"""
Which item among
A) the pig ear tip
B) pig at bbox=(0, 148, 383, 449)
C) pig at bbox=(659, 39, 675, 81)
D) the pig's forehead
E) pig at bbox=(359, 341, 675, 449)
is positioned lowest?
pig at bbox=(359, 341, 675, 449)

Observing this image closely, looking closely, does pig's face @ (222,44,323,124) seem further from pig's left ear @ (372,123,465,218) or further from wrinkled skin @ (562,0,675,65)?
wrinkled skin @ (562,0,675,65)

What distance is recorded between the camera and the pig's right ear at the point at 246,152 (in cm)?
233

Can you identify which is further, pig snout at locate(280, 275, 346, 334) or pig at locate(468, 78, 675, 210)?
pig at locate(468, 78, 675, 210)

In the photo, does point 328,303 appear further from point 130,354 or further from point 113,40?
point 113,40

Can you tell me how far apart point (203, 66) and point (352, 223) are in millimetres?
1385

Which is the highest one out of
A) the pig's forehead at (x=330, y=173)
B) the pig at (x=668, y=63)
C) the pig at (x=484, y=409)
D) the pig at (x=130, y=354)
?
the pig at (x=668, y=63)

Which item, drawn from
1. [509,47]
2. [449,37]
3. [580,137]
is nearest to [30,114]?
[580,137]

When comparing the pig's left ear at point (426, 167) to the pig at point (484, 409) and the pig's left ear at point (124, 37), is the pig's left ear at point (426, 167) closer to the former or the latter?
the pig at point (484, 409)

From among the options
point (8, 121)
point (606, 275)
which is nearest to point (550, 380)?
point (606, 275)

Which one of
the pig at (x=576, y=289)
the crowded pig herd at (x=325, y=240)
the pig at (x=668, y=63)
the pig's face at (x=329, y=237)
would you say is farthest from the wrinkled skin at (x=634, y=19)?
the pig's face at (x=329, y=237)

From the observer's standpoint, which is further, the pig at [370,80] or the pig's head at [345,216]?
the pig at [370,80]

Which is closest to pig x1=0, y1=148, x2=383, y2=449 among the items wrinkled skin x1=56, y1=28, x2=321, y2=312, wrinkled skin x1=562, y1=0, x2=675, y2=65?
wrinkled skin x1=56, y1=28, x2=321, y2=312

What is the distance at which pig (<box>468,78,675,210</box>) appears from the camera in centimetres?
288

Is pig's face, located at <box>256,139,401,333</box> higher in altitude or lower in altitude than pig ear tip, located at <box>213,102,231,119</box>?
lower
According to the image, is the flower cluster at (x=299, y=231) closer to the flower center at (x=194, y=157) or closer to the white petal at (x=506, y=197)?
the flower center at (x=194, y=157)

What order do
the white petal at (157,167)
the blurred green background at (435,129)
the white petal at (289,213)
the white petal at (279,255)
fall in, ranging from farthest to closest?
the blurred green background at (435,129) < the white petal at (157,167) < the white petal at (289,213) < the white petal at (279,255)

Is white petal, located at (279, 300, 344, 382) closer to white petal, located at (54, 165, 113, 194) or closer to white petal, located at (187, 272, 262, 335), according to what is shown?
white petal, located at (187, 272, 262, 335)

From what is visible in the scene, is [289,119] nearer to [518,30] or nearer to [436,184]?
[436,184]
"""
Recast the records in the stretch from the line containing "From the observer's" through the end of the records as a two-column CSV with the headers text and answer. Give one row per record, with each value in its own quoted field and its line breaks replaced by spaces.

§ **Correct response**
text,answer
"From the observer's standpoint, which is further, the pig at [370,80] or the pig's head at [345,216]?","the pig at [370,80]"
"Which is closest to pig x1=0, y1=148, x2=383, y2=449 among the items wrinkled skin x1=56, y1=28, x2=321, y2=312, wrinkled skin x1=562, y1=0, x2=675, y2=65?","wrinkled skin x1=56, y1=28, x2=321, y2=312"
"What is the distance at which pig (<box>468,78,675,210</box>) appears from the camera in centimetres?","288"
"Is pig's face, located at <box>256,139,401,333</box> higher in altitude or lower in altitude than pig ear tip, located at <box>213,102,231,119</box>?","lower"
"According to the image, is the flower cluster at (x=299, y=231) closer to the flower center at (x=194, y=157) or closer to the white petal at (x=506, y=197)?","the flower center at (x=194, y=157)"
"What order do the white petal at (157,167) the blurred green background at (435,129) the white petal at (289,213) the white petal at (279,255) fall in, ranging from farthest to closest?","the blurred green background at (435,129) < the white petal at (157,167) < the white petal at (289,213) < the white petal at (279,255)"
"Is white petal, located at (279, 300, 344, 382) closer to white petal, located at (54, 165, 113, 194) or closer to white petal, located at (187, 272, 262, 335), according to what is shown?","white petal, located at (187, 272, 262, 335)"
"From what is visible in the scene, is [289,119] nearer to [518,30] or nearer to [436,184]?","[436,184]"